Ryan Nelson … ‘They bullied us; they were more aggressive, quicker, stronger and mentally tougher.’

While New Zealand had their own demons, the club players from Port Villa and surrounding villages had many other challenges to deal with before their moment of glory.

The amateurs from Vanuatu embarked on a month-long tour to first play the qualifying group in Samoa and immediately continued on to Adelaide for the OFC Nations Cup.

“It was really hot in Samoa and then we flew straight into the Adelaide winter, and we had not been given any gear, so we were very cold,” Seimata Chilia said.

Vanuatu head coach Juan Carlos Bazzetti was an Adelaide local who appealed to the local community.

“Our coach, Buzzetti, spoke to the media and asked if anyone wanted to support the Vanuatu team. So many Adelaide companies and people gave us all kinds of things — clothes, long coats and food,” says the midfielder, who adds that most of the players were still using the same boots they wore at the Pacific Games a year earlier.

Juan Carlos Buzetti.

Buzzetti was famous for his booming voice and passion for the game, but his excitement earned him a red card after only 15 minutes in the New Zealand game.

“We got together and said let’s just stick to the game plan the coach had taught us and do what he wanted,” recalls Chilia, saying the dismissal did little to deter the Vanuatu coach.

“He was sitting in the grandstand, but he was still shouting and coaching us, he never stopped,” says Chilla, who scored the opening goal after 37 minutes.

• **Supplied information**:
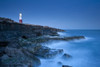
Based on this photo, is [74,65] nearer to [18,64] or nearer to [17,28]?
[18,64]

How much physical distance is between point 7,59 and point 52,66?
2207mm

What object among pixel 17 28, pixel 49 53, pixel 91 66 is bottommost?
pixel 91 66

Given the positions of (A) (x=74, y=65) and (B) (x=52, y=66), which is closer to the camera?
(B) (x=52, y=66)

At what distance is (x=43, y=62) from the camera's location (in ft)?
15.6

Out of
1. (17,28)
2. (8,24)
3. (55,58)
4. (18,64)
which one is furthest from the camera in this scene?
(17,28)

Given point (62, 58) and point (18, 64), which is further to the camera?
point (62, 58)

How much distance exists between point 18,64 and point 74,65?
3.05 metres

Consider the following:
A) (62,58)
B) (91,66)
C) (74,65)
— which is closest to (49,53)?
(62,58)

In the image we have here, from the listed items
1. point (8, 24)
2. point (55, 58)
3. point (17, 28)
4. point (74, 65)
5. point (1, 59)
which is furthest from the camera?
point (17, 28)

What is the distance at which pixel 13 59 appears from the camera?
3539mm

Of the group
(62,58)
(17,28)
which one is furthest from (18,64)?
(17,28)

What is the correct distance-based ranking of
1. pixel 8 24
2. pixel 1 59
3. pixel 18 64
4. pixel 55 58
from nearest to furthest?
1. pixel 18 64
2. pixel 1 59
3. pixel 55 58
4. pixel 8 24

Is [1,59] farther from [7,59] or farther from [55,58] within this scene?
[55,58]

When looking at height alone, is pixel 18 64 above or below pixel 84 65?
above
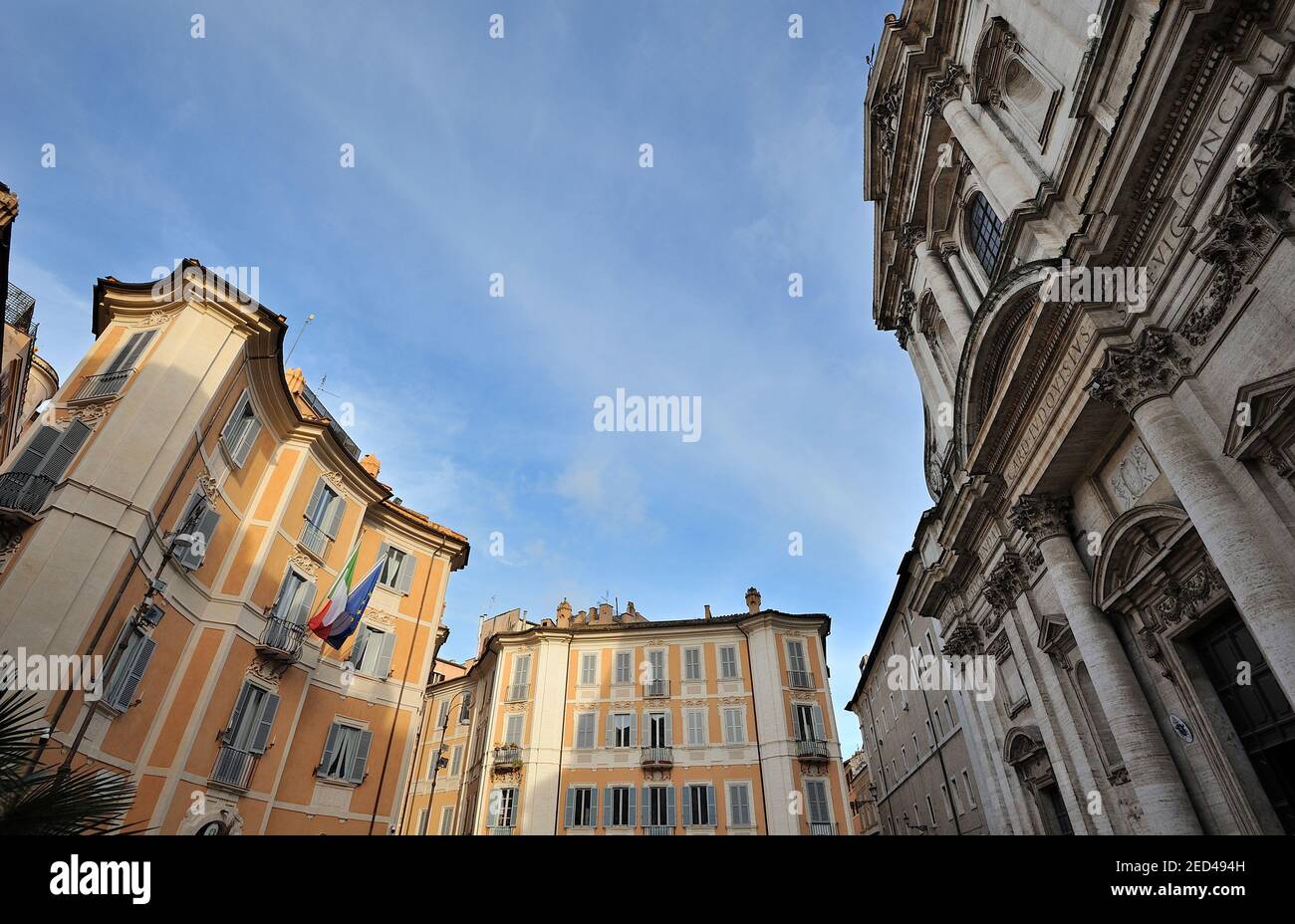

• **Things to do**:
(A) Answer these from the article on Vanuatu's football team, one line each:
(i) In which country did Vanuatu play its qualifying group?
(ii) How many minutes into the New Zealand game was the Vanuatu head coach given a red card?
(iii) In which minute was the opening goal scored?
(B) Render this sentence from the article on Vanuatu's football team in Spanish: "The amateurs from Vanuatu embarked on a month-long tour to first play the qualifying group in Samoa and immediately continued on to Adelaide for the OFC Nations Cup."
(C) Pick up the article on Vanuatu's football team after its final sentence and write what comes next.

• **Replies**:
(A)
(i) Samoa
(ii) 15 minutes
(iii) The 37th minute

(B) Los jugadores aficionados de Vanuatu emprendieron una gira de un mes para disputar primero el grupo clasificatorio en Samoa y continuaron de inmediato hacia Adelaida para la Copa de Naciones de la OFC.

(C)
“We got a huge boost from that goal, and the coach was shouting even more after that.”

Captain David Chilia remembers how the All Whites threw the kitchen sink at Vanuatu after the break, bringing on their record goal-scorer Vaughan Coveny, who quickly headed home the equaliser.

“But even then, they equalised, we just kept fighting, and with New Zealand pushing we could hit them on the break,” the former captain says.

The Vanuatu tactics worked a treat, and the lightning-fast islanders hit the Kiwis with three deadly counterattacks, finished by Lexa Bibi, Victor Maleb and Alphoso Qorig.

Maleb had predicted he would score after he was denied a goal against New Zealand in the Olympic qualifying matches in Auckland a year earlier.

“Victor promised the team he would deliver the goal he owed us, and he scored our third,” says Chilia, who remembers how shocked the New Zealanders were after the final whistle.

“They were totally surprised. They were expecting to beat us and play Australia in the play-offs, but they realised immediately they were out.”

Incredibly, the most famous match in the country’s history was never shown on Vanuatu television, which only planned to show their match against Australia.

David Chilia (left) and Seimata Chilia … happy memories of the 2004 upset win. Photo credit: OFC Media / Phototek.

David Chilia says the players received a VHS tape of the game but most copies were lost in a cyclone and the last remaining tape is damaged.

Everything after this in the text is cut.